Problem A:
Reproduce the passage on Angel Alcala word for word, between "In 1994, he" and "in marine conservation.", inclusive.
Problem B:
According to the passage on Angel Alcala, how many new species of reptiles and amphibians has his work led to the discovery of?

Extract provided:
::::::::::

Alcala has also worked to protect the lives of giant clams in the Philippines. He worked alongside Dr. Edgardo Gomez to assess the organisms' status in 1983. After thorough evaluation of Bolinao waters, they learned that the numbers were insufficient. Gomez and Alcala retrieved young giant clams from the Solomon Islands to breed back in Bolinao. After their work, the giant clam population has increased significantly to ensure that the ecosystem is stable. On October 25, 2014, he visited the Semirara coast where he spoke in favor of saving giant clams.

===Species discoveries===
Along with his many other accomplishments, Angel Alcala's work has led to the discovery of 50 new species of reptiles and amphibians. In other words, more than 10 percent of all reptiles and amphibians in the Philippines are known today because of Alcala's work. This fieldwork began while he was still a student and ultimately built a stronger foundation to jumpstart conservation programs within the Philippines.

==Awards and other accomplishments==
In 1959, Angel Alcala earned the Fulbright-Smith Mundt master's fellowship in Stanford University's biology department.

In 1963, Alcala was awarded the Guggenheim Fellowship for Natural Sciences in the category for Organismal Biology & Ecology.

In 1992, the Ramon Magsaysay Award Foundation awarded Alcala the Ramon Magsaysay Award and acknowledged him for pioneering scientific leadership in restoring and conserving the coral reefs of the Philippines.

In 1994, he received the Field Museum Founders' Council Award of Merit for his contributions to environmental biology.

In 1999, he was awarded the Pew Fellowship in Marine Conservation for his continued, exceptional work in marine conservation.

In 2014, President Benigno Simeon Aquino III Proclamation No. 782, naming Alcala a National Scientist of the Philippines in recognition of his research on ecology and diversity of Philippine amphibians and reptiles, marine biodiversity, and marine-protected areas.

::::::::::

Extracted information:
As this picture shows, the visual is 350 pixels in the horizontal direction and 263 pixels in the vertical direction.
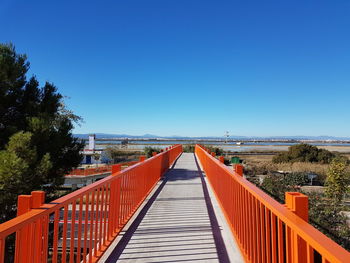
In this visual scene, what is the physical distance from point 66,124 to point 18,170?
5205 millimetres

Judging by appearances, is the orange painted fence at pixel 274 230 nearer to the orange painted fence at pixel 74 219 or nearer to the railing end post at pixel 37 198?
the orange painted fence at pixel 74 219

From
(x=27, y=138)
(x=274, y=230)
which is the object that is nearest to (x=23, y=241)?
(x=274, y=230)

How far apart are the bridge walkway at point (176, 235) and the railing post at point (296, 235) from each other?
1.67 m

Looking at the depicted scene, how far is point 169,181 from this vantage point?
984cm

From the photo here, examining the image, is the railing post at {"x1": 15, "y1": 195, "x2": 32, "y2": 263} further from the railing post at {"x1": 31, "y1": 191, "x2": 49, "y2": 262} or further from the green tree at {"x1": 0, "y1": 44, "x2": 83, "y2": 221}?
the green tree at {"x1": 0, "y1": 44, "x2": 83, "y2": 221}

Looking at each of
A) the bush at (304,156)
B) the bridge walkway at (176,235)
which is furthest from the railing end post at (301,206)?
the bush at (304,156)

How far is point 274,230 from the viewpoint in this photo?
7.74 ft

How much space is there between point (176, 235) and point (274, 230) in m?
2.23

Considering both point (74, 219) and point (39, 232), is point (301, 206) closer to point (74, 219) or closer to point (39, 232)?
point (39, 232)

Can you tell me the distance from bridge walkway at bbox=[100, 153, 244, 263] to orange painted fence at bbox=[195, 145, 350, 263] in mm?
340

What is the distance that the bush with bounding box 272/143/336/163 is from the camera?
1265 inches

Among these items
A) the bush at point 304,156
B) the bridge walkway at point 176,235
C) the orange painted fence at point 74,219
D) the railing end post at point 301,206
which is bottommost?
the bush at point 304,156

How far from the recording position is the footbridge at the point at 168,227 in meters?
1.87

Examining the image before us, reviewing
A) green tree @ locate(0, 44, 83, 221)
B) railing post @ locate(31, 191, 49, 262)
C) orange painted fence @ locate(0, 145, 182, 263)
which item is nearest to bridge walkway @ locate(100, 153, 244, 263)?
orange painted fence @ locate(0, 145, 182, 263)
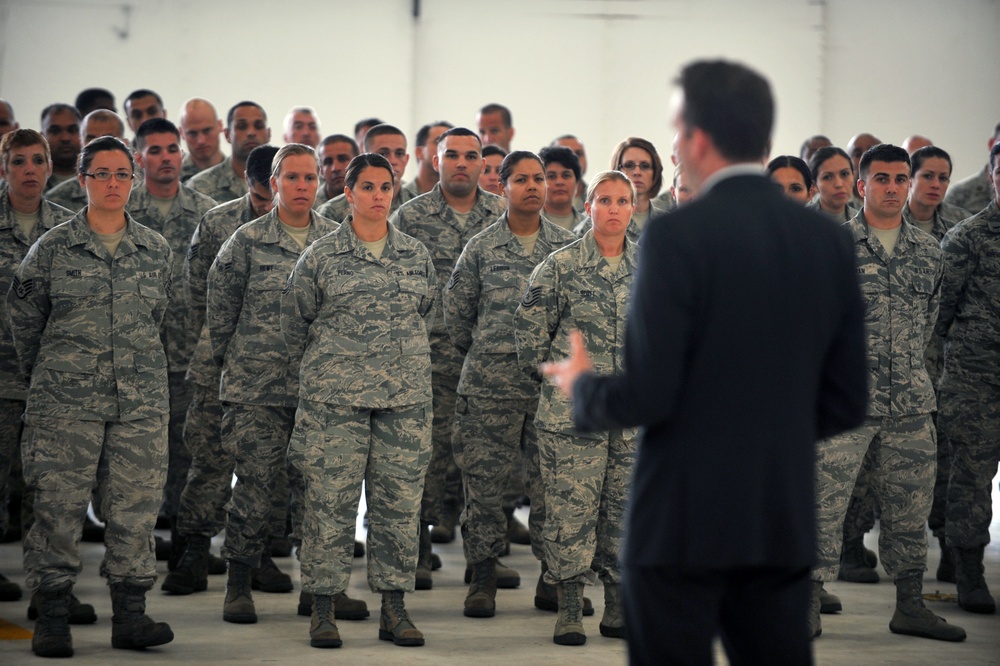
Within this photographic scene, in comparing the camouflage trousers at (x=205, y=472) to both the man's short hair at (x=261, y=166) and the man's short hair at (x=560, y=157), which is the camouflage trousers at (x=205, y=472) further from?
the man's short hair at (x=560, y=157)

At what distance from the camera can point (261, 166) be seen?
17.4ft

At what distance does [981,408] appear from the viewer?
5246 millimetres

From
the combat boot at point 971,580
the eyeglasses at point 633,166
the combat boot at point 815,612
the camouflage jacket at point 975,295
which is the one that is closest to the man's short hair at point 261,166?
the eyeglasses at point 633,166

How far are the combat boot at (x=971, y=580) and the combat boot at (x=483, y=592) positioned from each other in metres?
1.96

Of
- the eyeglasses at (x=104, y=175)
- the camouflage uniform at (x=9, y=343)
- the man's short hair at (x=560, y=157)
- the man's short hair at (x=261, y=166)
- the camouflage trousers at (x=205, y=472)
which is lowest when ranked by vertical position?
the camouflage trousers at (x=205, y=472)

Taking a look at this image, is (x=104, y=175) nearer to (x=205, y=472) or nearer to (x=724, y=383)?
(x=205, y=472)

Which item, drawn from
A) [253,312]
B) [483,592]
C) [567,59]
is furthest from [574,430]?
[567,59]

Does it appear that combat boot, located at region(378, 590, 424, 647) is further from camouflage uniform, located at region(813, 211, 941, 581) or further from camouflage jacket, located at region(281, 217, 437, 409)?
camouflage uniform, located at region(813, 211, 941, 581)

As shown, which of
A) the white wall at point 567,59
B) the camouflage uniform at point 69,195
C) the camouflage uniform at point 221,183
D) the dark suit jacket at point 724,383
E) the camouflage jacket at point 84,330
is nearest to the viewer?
the dark suit jacket at point 724,383

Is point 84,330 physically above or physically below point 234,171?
below

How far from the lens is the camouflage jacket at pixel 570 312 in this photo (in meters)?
4.60

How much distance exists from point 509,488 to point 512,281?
4.83 feet

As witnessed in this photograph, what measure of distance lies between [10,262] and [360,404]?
5.68ft

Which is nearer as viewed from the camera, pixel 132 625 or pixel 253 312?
pixel 132 625
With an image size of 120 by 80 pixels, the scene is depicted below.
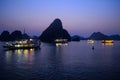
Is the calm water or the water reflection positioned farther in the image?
the water reflection

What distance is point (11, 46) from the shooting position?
363ft

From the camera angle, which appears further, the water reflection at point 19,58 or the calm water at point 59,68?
the water reflection at point 19,58

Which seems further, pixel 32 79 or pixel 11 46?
pixel 11 46

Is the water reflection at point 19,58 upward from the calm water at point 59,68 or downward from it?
upward

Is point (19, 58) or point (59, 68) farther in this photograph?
point (19, 58)

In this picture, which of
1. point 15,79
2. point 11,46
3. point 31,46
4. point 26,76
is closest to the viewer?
point 15,79

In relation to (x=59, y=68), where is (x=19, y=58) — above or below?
above

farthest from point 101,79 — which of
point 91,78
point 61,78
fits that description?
point 61,78

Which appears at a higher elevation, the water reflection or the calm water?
the water reflection

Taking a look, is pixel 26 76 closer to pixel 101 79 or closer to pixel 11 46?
pixel 101 79

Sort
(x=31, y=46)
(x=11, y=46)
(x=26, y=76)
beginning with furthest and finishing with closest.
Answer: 1. (x=31, y=46)
2. (x=11, y=46)
3. (x=26, y=76)

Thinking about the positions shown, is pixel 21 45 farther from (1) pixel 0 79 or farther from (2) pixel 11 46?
(1) pixel 0 79

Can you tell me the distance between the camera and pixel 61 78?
33625 mm

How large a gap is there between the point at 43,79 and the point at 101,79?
36.0 ft
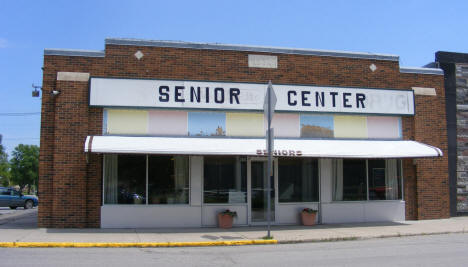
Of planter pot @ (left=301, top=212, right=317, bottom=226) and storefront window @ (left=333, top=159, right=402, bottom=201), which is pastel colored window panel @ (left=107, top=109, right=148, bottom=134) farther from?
storefront window @ (left=333, top=159, right=402, bottom=201)

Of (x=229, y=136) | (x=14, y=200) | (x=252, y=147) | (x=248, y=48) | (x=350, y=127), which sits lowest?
(x=14, y=200)

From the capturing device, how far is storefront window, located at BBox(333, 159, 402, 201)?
612 inches

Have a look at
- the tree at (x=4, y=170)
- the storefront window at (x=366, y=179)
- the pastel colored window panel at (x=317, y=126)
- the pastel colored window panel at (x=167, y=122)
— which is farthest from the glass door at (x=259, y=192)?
the tree at (x=4, y=170)

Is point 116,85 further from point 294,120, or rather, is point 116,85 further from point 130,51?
point 294,120

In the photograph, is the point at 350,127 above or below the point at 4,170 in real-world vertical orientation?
above

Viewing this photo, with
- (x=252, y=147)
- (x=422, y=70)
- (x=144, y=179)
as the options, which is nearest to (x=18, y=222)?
(x=144, y=179)

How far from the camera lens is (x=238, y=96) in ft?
47.9

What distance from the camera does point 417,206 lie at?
15930 millimetres

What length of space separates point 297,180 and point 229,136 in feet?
9.24

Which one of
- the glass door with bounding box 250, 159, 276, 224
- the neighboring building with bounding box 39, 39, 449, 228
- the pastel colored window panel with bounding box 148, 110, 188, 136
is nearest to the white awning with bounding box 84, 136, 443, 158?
the neighboring building with bounding box 39, 39, 449, 228

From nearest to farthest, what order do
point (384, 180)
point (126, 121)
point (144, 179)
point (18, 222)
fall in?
1. point (126, 121)
2. point (144, 179)
3. point (18, 222)
4. point (384, 180)

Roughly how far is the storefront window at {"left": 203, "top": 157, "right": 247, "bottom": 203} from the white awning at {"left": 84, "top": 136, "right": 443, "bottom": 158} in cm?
87

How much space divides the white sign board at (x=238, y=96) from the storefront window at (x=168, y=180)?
1.72 m

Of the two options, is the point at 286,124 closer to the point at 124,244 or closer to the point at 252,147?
the point at 252,147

::::::::::

Your response A:
In 1994, he received the Field Museum Founders' Council Award of Merit for his contributions to environmental biology.

In 1999, he was awarded the Pew Fellowship in Marine Conservation for his continued, exceptional work in marine conservation.

Your response B:
50 new species.